The President did indicate that he would have to look at the detail of any proposal, and while he would prefer a much longer term extension, given the stakes at play, was prepared to look at the detail of the Republican proposal.
On the positive side of things the fact that the two sides are talking to each other is progress and as we all know jaw-jaw is better than war-war.
While averting an imminent default, any agreement would not re-open the government, or repair the damage being done to the US economy, caused by the current shutdown, which makes yesterday's market rally somewhat irrational, even if it is understandable in the context of the fact that politicians are actually starting to wake up the consequences of their actions, and inching back from the abyss of a potential default.
A look at the opinion polls may have also been rather sobering for the Republicans with a majority of Americans blaming them for the log jam, which may explain the slight softening of their positions.
As we head into day 11 and the weekend, one thing is certain, there is bound to be a lot more twists and turns in this saga over the next few days.

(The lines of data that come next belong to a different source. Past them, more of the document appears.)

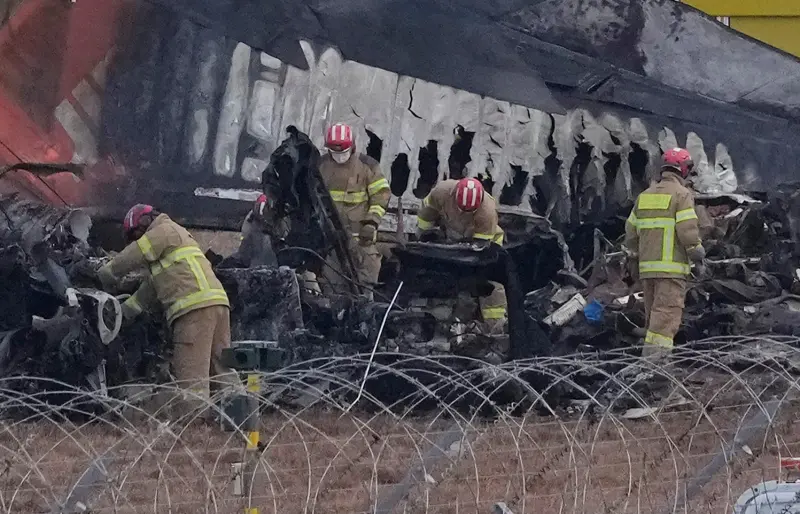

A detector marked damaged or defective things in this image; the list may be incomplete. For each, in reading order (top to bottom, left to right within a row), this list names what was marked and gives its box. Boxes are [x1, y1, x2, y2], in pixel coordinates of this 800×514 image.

fire damage [1, 128, 800, 416]
charred wreckage [1, 130, 800, 414]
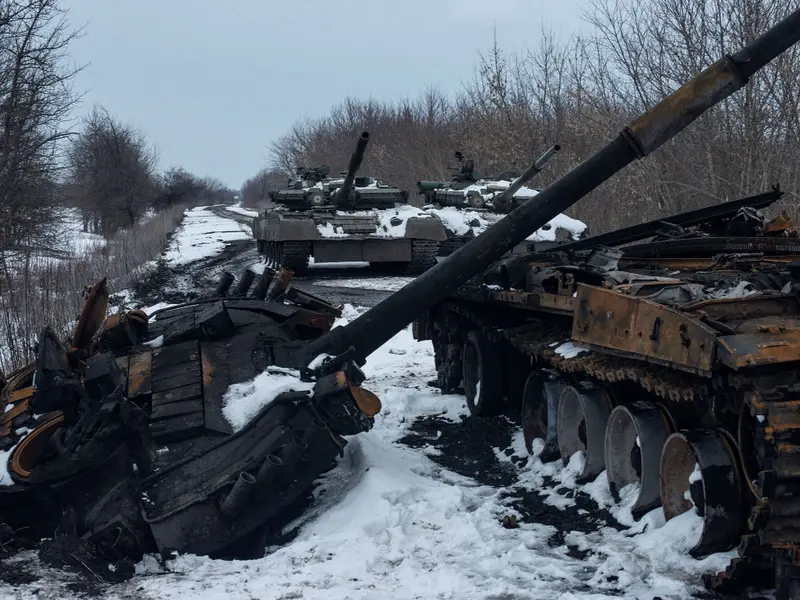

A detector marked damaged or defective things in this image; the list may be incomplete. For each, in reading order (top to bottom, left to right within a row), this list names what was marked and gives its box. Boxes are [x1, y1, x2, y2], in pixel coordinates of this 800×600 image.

burnt tank wheel rim [462, 328, 500, 418]
burnt tank wheel rim [556, 386, 612, 480]
burnt tank wheel rim [608, 400, 676, 516]
burnt tank wheel rim [660, 428, 740, 556]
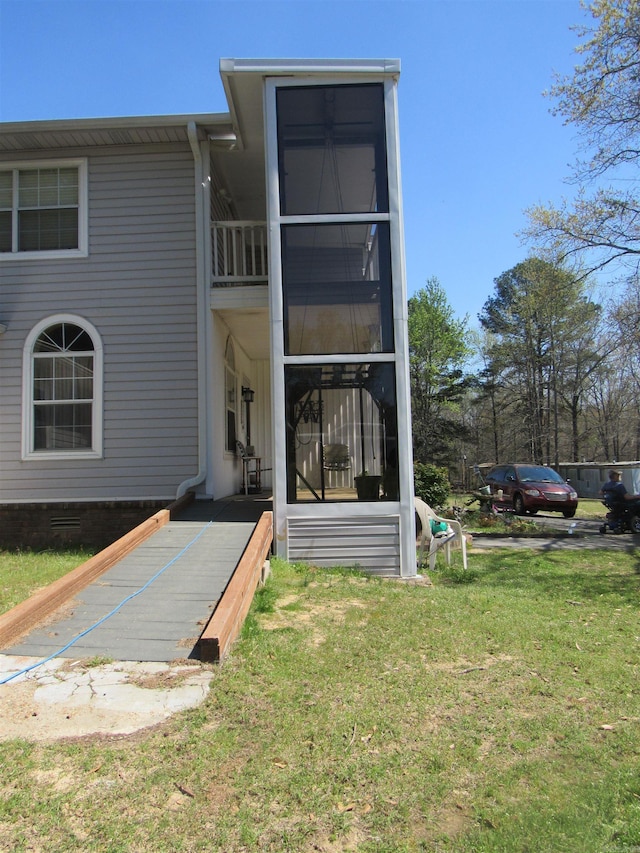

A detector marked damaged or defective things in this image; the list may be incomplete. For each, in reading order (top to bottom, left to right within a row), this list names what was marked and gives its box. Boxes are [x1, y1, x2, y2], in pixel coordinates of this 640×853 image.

cracked concrete pad [0, 656, 215, 744]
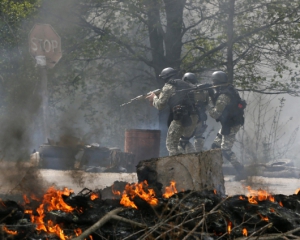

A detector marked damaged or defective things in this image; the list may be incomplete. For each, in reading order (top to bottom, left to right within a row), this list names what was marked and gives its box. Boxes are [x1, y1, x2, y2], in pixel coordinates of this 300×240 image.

rusty metal barrel [124, 129, 161, 171]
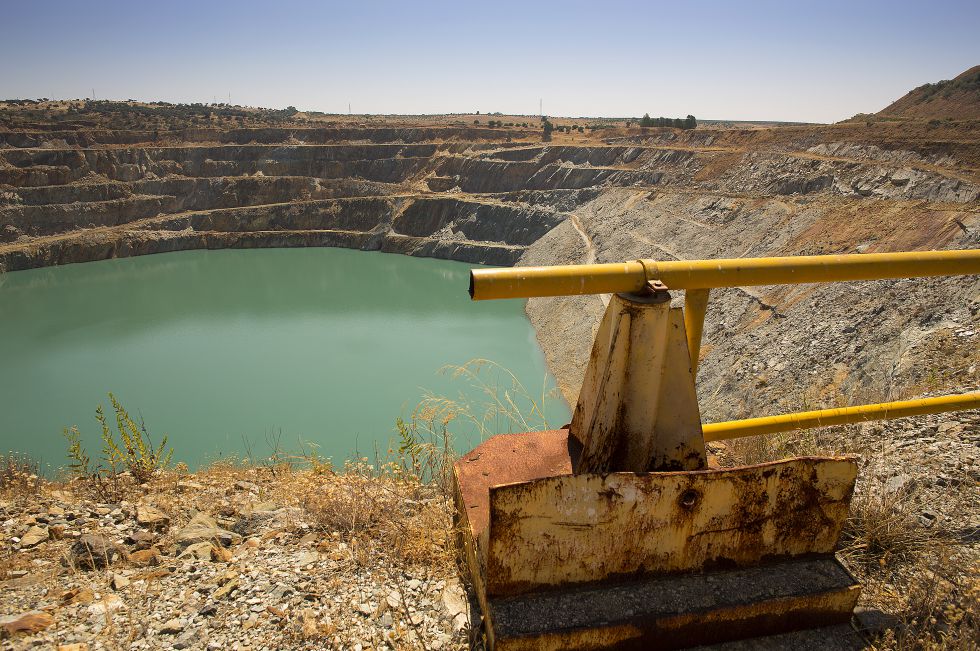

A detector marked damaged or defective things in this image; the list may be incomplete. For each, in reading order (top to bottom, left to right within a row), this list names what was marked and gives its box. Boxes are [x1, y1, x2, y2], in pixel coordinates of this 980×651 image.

rusted metal plate [572, 296, 708, 474]
rusted metal plate [486, 456, 852, 600]
rusted metal plate [490, 556, 856, 651]
rusty metal structure [456, 251, 976, 651]
rusty yellow machine [456, 251, 980, 651]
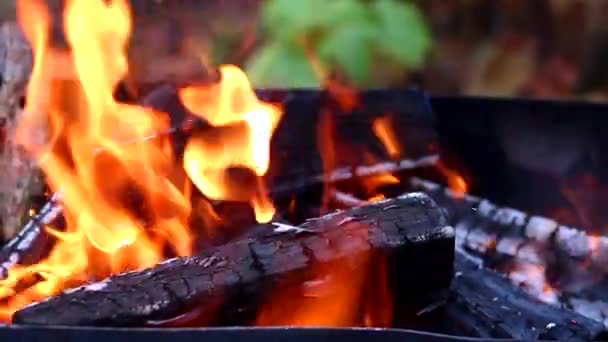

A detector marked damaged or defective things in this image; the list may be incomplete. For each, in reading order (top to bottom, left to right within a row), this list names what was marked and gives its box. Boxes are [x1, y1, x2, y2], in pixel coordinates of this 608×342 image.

burnt wood surface [11, 194, 454, 328]
burnt wood surface [444, 251, 604, 342]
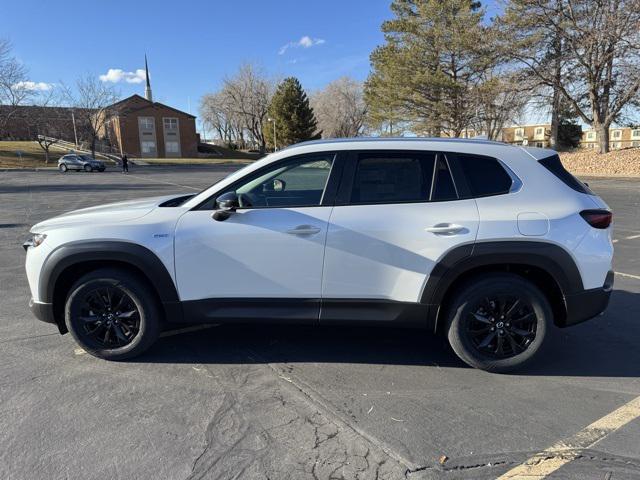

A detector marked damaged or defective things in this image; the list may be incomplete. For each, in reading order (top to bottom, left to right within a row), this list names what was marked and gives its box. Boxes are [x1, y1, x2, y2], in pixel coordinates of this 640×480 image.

cracked pavement [1, 167, 640, 478]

In any case an agreement to extend the deadline also only serves to shift the debate nearer to the Thanksgiving break, which would obviously mean potentially another six weeks of this political nonsense.

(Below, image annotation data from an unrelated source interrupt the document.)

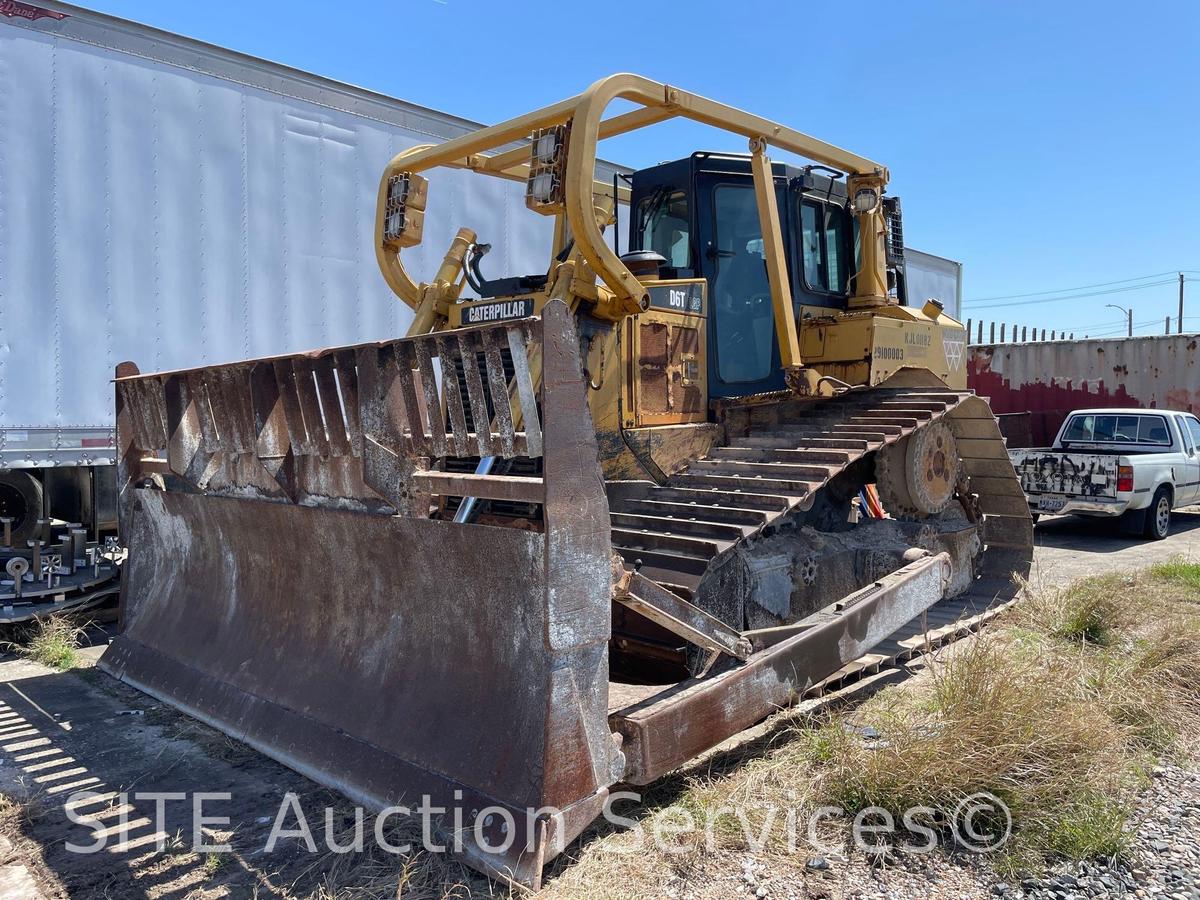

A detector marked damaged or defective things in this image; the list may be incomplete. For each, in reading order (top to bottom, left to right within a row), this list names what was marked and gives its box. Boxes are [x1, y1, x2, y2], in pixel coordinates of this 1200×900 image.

rusty dozer blade [100, 301, 964, 888]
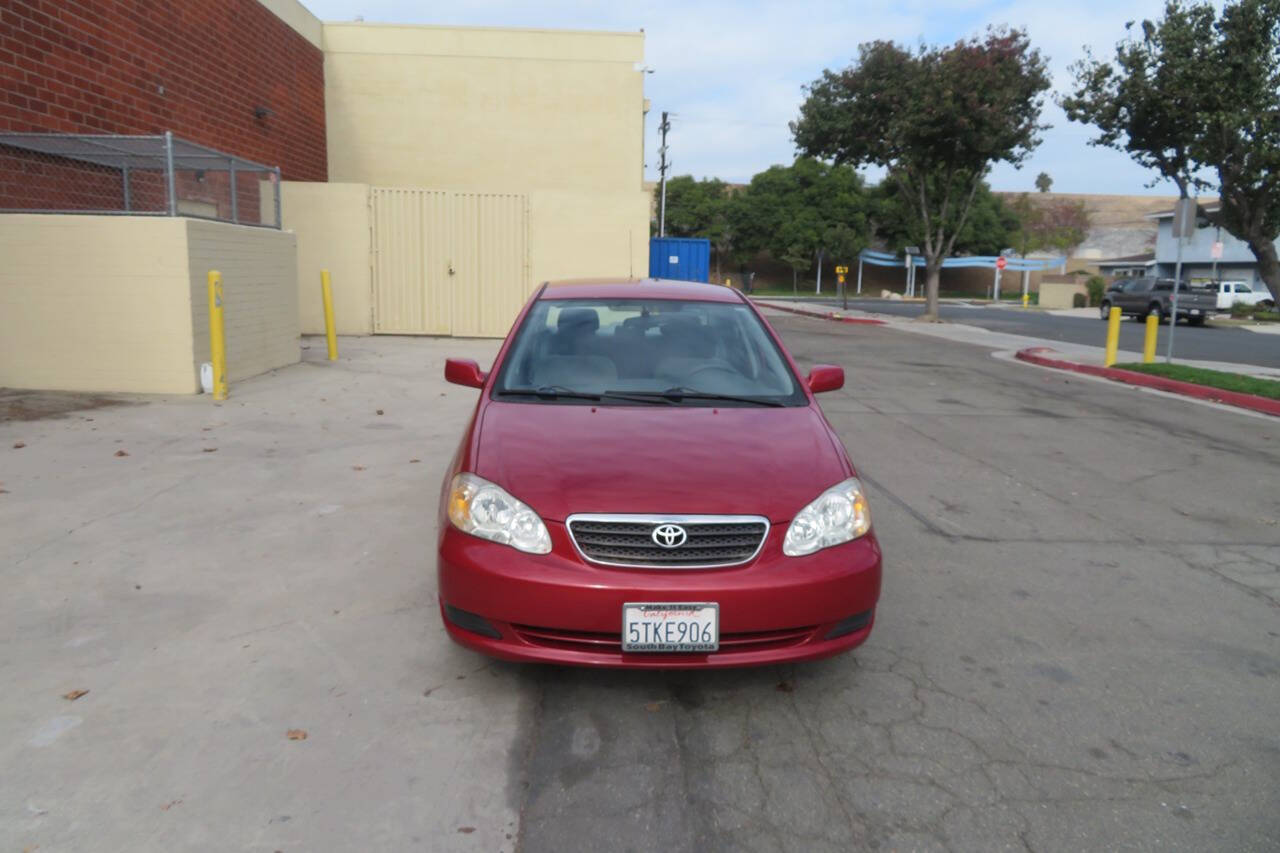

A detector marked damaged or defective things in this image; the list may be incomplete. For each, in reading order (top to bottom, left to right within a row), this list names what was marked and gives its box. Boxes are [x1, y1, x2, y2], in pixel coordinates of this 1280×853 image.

cracked pavement [2, 320, 1280, 850]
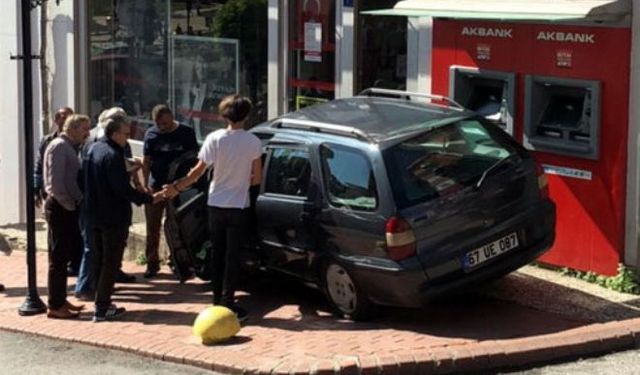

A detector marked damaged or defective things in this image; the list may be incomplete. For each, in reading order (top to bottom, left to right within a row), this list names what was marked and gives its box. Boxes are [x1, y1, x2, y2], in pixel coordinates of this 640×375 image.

crashed dark car [164, 89, 556, 320]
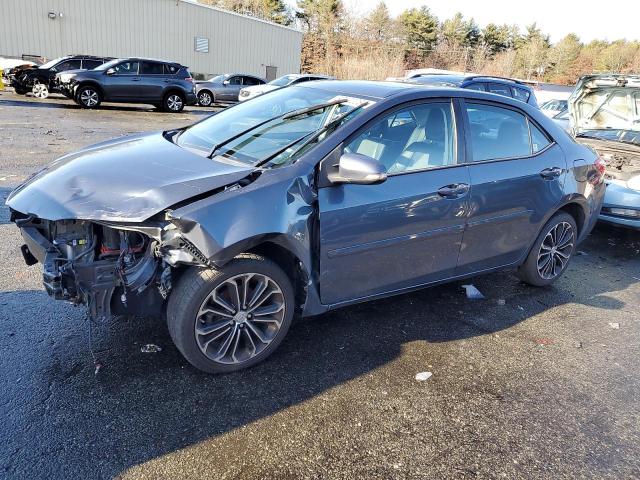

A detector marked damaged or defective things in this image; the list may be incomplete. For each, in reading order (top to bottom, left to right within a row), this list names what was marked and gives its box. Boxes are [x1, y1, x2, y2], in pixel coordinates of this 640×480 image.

bent hood [568, 74, 640, 139]
crushed front end [10, 212, 175, 320]
bent hood [6, 131, 255, 221]
damaged toyota corolla [6, 81, 604, 376]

With little in the way of economic data being released one can only guess at the damage being done to the US economy, but yesterday's jobless claims did offer a little clue, with a sharp jump to 376k, a six month high.
Today's University of Michigan consumer sentiment indicator for October is the only US data which is likely to be released today and we could expect to see a significant dent put in this particular indicator given the current environment. Expectations are for a drop from 77.5 to 77.2, but it wouldn't be too much of a shock to see a larger fall.

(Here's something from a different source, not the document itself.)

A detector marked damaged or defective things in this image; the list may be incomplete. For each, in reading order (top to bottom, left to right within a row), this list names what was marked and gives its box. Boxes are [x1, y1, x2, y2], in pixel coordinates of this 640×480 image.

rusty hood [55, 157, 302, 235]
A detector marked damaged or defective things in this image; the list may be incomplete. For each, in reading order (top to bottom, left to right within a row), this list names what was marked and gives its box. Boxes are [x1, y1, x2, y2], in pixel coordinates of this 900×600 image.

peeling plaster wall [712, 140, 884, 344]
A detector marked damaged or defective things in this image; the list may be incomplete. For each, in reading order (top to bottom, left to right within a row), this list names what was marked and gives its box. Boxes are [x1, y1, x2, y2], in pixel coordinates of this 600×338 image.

The G20 and IMF meetings currently being held in the US are all expected to play second fiddle to the shenanigans going on Washington.
EURUSD - it is taking a while to unfold but we do appear to be slowly heading towards key support at the 1.3450/60 area. Last week's bearish daily candle does appear to be weighing down on the price action. Only above the 1.3710 level would argue for a move towards the 1.4000 level. A break below the 1.3450/60 area which acted as support last week would signal a move towards the 1.3320/30 level.
GBPUSD - the pound continues to hold above the long term trend line support now at 1.5930 from the 1.4815 lows. A break through this three month trend line opens up the potential for further losses towards 1.5700, 38.2% retracement of the 1.4815/1.6260 up move. To stabilise we need to see a move back through 1.6020, to retarget the 1.6100 area.
EURGBP - this week's break above the down trend line resistance at 0.8470 from the 0.8760 highs now targets the 0.8500 area, but it is struggling to overcome it. Just above here we also have the 200 day MA at 0.8521. Given this unexpected break higher the euro needs to hold above 0.8420 to stabilize and signal a move higher. A move back below the 0.8420 area retargets the 0.8280 level.
USDJPY - yesterday's move above trend line resistance at 97.90 from the highs in September at 100.60 appears to have stabilized the US dollar, but we now need to hold above 97.60 to kick on and retarget the 100.00 area. A move back below the 97.60 area retargets the 200 day MA at 96.85.